**Exercise**: From the entries below, write out exactly the lines between the line holding "Hoffnung für Mumia" and the line holding "Recette d automne", inclusive, excluding any pictures.

**The data**:
######
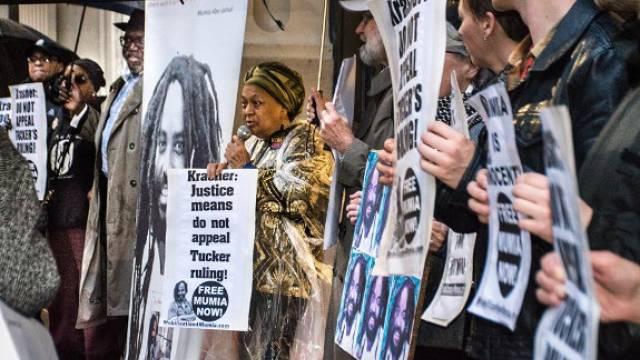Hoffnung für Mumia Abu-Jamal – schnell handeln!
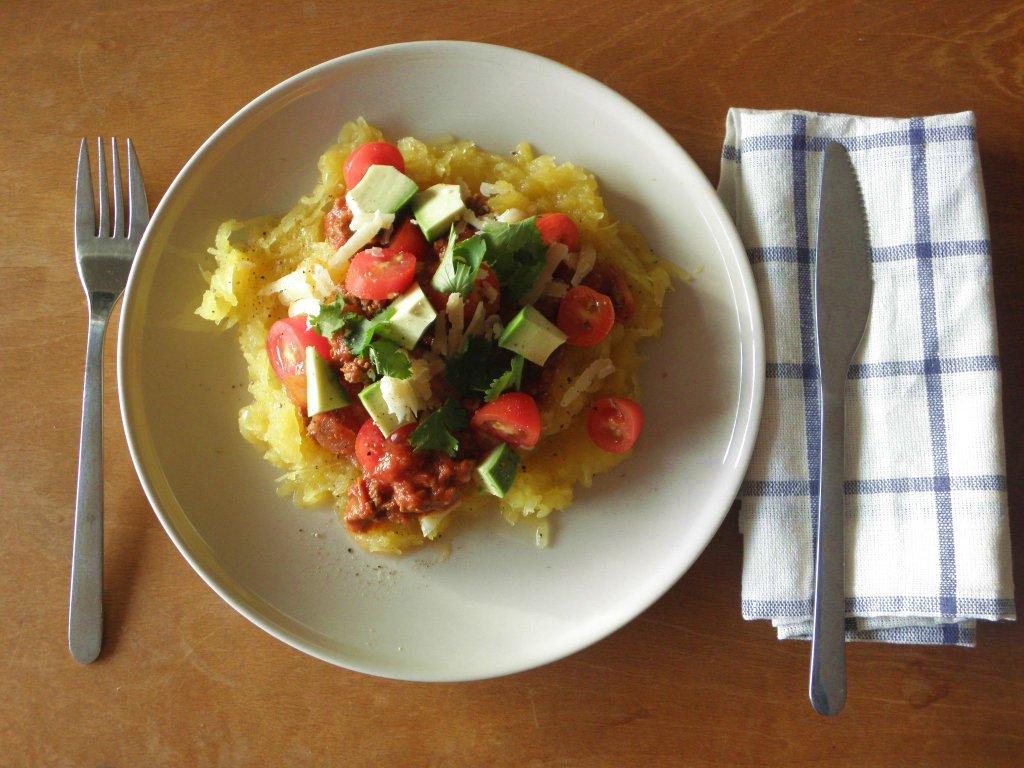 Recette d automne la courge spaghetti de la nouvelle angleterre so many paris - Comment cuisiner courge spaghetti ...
######
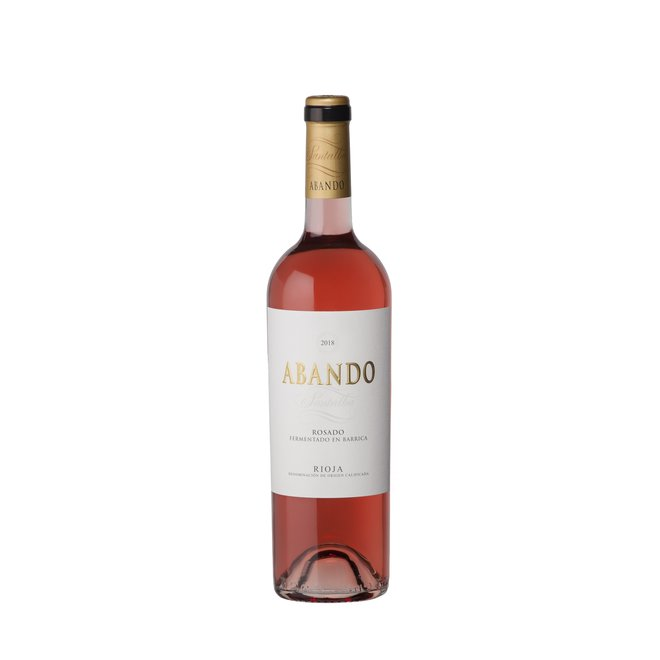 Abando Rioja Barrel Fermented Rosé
######
**Response to the task**:
Hoffnung für Mumia Abu-Jamal – schnell handeln!
 Recette d automne la courge spaghetti de la nouvelle angleterre so many paris - Comment cuisiner courge spaghetti ...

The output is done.